The genesis of the Vikings' 2019 offense might have come on a cool night at Soldier Field last November, when the taste of their offensive mixture had become so sour to coach Mike Zimmer that he couldn't keep quiet about it any longer.
The Vikings entered Soldier Field last Nov. 18 for a Sunday night game intent on reasserting both their bid for a second straight NFC North title and their status as the division's stoutest defense. They left without either one, turning the ball over three times in a 25-20 defeat in which they attempted just 14 runs for 22 yards. The following day, Zimmer went public with his calls for greater offensive balance (which he'd voiced in team meetings for weeks), saying the Vikings needed to stick with the run longer and worry less about creative play design. Three weeks later, after the Vikings narrowly avoided a shutout in Seattle, offensive coordinator John DeFilippo was fired.
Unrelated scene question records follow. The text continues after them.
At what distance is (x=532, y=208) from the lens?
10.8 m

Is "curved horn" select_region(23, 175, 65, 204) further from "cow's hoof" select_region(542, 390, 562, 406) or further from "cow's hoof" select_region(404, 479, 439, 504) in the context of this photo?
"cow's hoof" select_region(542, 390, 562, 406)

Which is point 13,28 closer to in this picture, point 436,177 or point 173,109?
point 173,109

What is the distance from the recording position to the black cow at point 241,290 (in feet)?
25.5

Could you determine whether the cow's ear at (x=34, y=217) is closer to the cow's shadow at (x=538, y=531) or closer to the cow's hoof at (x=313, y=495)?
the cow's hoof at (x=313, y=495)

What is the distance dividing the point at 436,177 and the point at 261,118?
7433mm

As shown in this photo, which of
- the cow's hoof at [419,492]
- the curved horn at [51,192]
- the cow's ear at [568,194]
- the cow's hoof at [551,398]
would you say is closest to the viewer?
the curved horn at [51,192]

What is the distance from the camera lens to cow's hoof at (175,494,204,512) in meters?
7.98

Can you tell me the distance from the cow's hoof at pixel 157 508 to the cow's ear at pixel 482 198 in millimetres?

Three games into the 2019 season — two of which didn't require Kirk Cousins to throw a fourth-quarter pass at home — the Vikings' new offensive recipe likely hasn't reached its full expression. They've run the ball on 103 of their 168 plays, a 61.3% clip that's so out of step with the modern NFL it's probably not even worth considering. No NFL team has run it more than 55% of the time since the 2012 Seahawks, and the Vikings haven't run it that much since their second Super Bowl team under Bud Grant in 1973.
Even Zimmer has leavened the narrative about the Vikings' run-heavy offense with some perspective: "In those two games where we got up, there's no need to throw the football when we're up by three touchdowns … they're not always going to be like that. We want to be balanced."
But as they face the NFL's top 2018 run defense Sunday at Soldier Field, the Vikings have found a formula they say works. And even though NFL teams have never run the ball less frequently than they do now, there does appear to be something of a sweet spot, in terms of run/pass balance, for contenders.
According to a Star Tribune analysis of Pro Football Reference data, 11 of 18 teams that played in a Super Bowl during this decade have run the ball between 40 and 44% of the time. The 2015 Broncos — coached by current Vikings assistant head coach Gary Kubiak — are the only team to reach the Super Bowl in this decade while running less than 40% of the time.
Last year's Vikings ran 36.2% of the time; only 17 of the decade's 108 playoff teams have run on less than 40% of their offensive snaps. Run-heavy teams are rare — only 16 this decade have run on more than 50% of their snaps — and the analytics community still believes the league is running too much.
"You'd be much more efficient if your pass/run ratio was more like 70/30 or 75/25 — until you have the lead in the fourth quarter," Football Outsiders founder Aaron Schatz said. "The reason you'd want your pass/run ratio to be 60/40 is because you want to be running the ball a bunch when you have a lead."